"Como funcionario público debo reconocer que la frase 'desahogo sexual' utilizada en dicha presentación, pese a su amplio y arraigado uso judicial, debe ser erradicada. Soy consciente, hoy más que nunca, de la importancia que tienen las palabras como instrumentos de cambio en la deconstrucción de estereotipos machistas”, comenzó Rivarola.
“Sin embargo, es necesario aclarar que lejos de haber utilizado la expresión para minimizar o justificar conducta alguna, su empleo tuvo el único sentido de describir los delitos imputados como acciones de cosificación de la víctima y de degradación de su dignidad, así como la voluntad del agresor de cometerlo sin el consentimiento de la víctima”, explicó.
Respecto al caso, detalló: “En 2019 decidí abrir la investigación de un episodio ocurrido en 2012, hecho que de otra manera hubiera quedado impune pues no se había realizado la denuncia judicial y se trataba de un delito de abuso sexual – no violación- que depende de la instancia privada.
Inicié el proceso de oficio, aún avizorando las dificultades que podían presentarse en virtud del tiempo transcurrido, a partir del breve relato de los hechos efectuado por la víctima en redes sociales”.
Desde un primer momento y a lo largo de toda la investigación -dice textualmente el comunicado de prensa-, mi actuación como la de todo el MPF -en especial el Servicio de Atención a la Víctima-, estuvieron dirigidas a escuchar, acompañar y proteger a la joven damnificada con el fin de preservar su integridad y defender su interés en el proceso.
La reserva y el pacto de confidencialidad que impone la investigación en este tipo de delitos me impide dar mayores detalles sobre el caso, más allá de señalar las enormes dificultades probatorias que debí enfrentar a pesar del exhaustivo trabajo realizado, que incluyó allanamientos, secuestros de computadoras y celulares, intervenciones telefónicas, recepción de testimonios, de prueba documental y pericial”.
“Tales obstáculos, muchos de ellos derivados de los años transcurridos, atentaron contra la obtención de mayor cantidad de pruebas que permitieran reconstruir la totalidad de los hechos con la certeza que el proceso penal exige”, cerró.
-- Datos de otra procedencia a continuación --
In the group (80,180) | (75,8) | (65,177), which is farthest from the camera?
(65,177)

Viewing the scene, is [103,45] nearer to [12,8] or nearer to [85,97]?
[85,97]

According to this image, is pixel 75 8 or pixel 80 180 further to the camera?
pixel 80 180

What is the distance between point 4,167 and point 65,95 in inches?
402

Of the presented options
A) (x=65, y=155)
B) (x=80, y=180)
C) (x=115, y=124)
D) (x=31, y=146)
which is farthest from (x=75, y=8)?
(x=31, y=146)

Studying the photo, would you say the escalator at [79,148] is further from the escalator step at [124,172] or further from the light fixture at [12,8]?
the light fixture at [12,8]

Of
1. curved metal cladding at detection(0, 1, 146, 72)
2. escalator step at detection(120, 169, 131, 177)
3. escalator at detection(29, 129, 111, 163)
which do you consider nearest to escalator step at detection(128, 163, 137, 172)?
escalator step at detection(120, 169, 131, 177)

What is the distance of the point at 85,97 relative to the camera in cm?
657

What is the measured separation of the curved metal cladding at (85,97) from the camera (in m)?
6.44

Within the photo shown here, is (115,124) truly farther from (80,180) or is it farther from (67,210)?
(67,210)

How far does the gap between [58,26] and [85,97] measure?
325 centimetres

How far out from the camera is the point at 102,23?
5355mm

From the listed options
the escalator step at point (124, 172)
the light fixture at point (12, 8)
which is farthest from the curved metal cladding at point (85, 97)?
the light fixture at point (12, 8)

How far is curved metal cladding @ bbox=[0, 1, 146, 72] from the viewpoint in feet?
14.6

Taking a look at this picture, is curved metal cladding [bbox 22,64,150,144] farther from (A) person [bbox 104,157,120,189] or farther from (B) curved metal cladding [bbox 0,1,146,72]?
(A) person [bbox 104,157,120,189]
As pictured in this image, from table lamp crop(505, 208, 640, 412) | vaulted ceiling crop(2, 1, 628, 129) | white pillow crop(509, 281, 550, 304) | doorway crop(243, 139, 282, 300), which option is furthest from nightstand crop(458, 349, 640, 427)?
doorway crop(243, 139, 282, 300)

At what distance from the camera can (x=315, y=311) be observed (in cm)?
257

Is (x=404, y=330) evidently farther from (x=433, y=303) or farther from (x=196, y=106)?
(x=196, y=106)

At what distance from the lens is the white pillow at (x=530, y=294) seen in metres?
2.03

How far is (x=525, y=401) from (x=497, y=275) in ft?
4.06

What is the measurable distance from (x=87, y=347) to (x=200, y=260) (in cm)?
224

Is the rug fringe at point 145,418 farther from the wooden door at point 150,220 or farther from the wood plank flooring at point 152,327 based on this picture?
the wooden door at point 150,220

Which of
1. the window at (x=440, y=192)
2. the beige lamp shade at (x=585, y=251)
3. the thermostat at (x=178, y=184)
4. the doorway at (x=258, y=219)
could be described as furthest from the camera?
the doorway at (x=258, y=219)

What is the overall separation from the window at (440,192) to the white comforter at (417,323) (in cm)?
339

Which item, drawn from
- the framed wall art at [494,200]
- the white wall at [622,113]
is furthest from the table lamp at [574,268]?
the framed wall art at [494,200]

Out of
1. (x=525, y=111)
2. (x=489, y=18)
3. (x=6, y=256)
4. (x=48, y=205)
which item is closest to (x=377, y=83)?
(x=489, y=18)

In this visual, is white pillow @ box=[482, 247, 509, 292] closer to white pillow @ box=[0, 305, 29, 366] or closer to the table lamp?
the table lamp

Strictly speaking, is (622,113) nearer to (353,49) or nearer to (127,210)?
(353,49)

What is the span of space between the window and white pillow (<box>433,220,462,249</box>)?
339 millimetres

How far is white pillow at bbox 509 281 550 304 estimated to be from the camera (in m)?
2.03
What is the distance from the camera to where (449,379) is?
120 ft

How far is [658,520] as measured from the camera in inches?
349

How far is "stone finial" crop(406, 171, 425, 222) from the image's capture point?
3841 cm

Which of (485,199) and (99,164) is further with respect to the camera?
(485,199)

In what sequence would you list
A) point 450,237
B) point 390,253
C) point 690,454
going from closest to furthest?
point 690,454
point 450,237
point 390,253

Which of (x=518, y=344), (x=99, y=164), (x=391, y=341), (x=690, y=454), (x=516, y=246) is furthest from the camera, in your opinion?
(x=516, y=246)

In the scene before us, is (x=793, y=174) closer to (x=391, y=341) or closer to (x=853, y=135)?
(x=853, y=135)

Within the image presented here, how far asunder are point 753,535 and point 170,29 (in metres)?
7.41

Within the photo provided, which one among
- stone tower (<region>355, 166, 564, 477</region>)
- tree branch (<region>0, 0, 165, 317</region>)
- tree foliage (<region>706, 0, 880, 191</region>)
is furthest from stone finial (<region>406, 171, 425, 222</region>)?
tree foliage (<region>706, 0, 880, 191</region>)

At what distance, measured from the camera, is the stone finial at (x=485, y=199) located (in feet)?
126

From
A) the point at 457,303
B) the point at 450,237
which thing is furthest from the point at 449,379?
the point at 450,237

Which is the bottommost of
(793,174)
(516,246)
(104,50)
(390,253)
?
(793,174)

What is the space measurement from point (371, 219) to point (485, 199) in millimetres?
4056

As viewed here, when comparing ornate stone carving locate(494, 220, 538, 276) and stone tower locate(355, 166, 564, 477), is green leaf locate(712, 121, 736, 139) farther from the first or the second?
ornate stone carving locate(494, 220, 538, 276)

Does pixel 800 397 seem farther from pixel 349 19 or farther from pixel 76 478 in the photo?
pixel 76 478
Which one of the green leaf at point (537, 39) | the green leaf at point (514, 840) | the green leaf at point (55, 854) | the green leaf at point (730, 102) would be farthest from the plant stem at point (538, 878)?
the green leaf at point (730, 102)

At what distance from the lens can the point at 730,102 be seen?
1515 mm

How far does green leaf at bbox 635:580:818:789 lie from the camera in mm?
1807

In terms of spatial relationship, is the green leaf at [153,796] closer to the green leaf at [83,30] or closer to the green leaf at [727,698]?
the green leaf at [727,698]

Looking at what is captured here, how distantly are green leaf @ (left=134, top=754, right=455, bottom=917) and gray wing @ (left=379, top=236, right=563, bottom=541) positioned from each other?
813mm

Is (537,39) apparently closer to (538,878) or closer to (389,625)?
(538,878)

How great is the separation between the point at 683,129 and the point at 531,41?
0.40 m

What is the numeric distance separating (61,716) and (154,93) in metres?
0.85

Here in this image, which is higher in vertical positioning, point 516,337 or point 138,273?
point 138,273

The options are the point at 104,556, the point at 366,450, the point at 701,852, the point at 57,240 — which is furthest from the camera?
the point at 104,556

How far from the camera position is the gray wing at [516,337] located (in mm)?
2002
Según el funcionario judicial, sus palabras fueron tergiversadas: “Al haber trascendido parcialmente el contenido del mencionado escrito judicial -cuya publicidad está legalmente restringida por tratarse de un delito contra la integridad sexual de una persona menor de edad y que involucra a dos menores como imputados- se ha generado una importante tergiversación de los hechos, cuya inmediata repercusión masiva ha impactado negativamente en la víctima, revictimizándola e invadiendo nuevamente su intimidad.
Todo lo anterior quedará ampliamente verificado en la audiencia a realizarse -en lo inmediato- ante el juez de Garantías interviniente, en la que tendrá participación activa la propia damnificada y las profesionales de su confianza que la acompañan.
En dicha ocasión el juez deberá recabar la libre conformidad de la víctima con el acuerdo de condena presentado, voluntad personalísima e intransferible que representa el interés supremo que el proceso está llamado a proteger”, concluyó el parte.
Según el sitio 'ADNSur, el gobernador Arcioni va a presentar en los próximos días un pedido de jury ante el Consejo de la Magistratura para que sea destituido el fiscal de Rawson.
Arcioni ratificó a dicho medio que "voy a ir a fondo" con el tema, ante el reclamo popular y político desde las más altas esferas del gobierno nacional, quienes cuestionaron a Rivarola la utilización del concepto de "desahogo sexual" en su dictamen. En su planteo seguramente va a señalar jurisprudencia del Superior Tribunal de Justicia, según la cual no se permite un juicio abreviado ante un caso de abuso sexual, por más que haya consentimiento de la víctima.
En la denuncia, según medios locales, "solicitarán el enjuiciamiento por el Tribunal, a raíz de la repudiable actuación seguida en el caso penal conocido como 'la mandada', al efectuar un llamativo cambio de calificación legal".
Tal como informó Urgente24, Rivarola bajó la calificación legal de “abuso con acceso carnal” a la de “abuso sexual simple” tras acordar con los abogados defensores -y según él, con la víctima también- la realización de un juicio abreviado. La pena sería de 3 años en suspenso, por lo cual ninguno de los imputados iría a prisión. El caso había tenido mucha repercusión porque los acusados son hijos de personalidades reconocidas e influyentes de Chubut.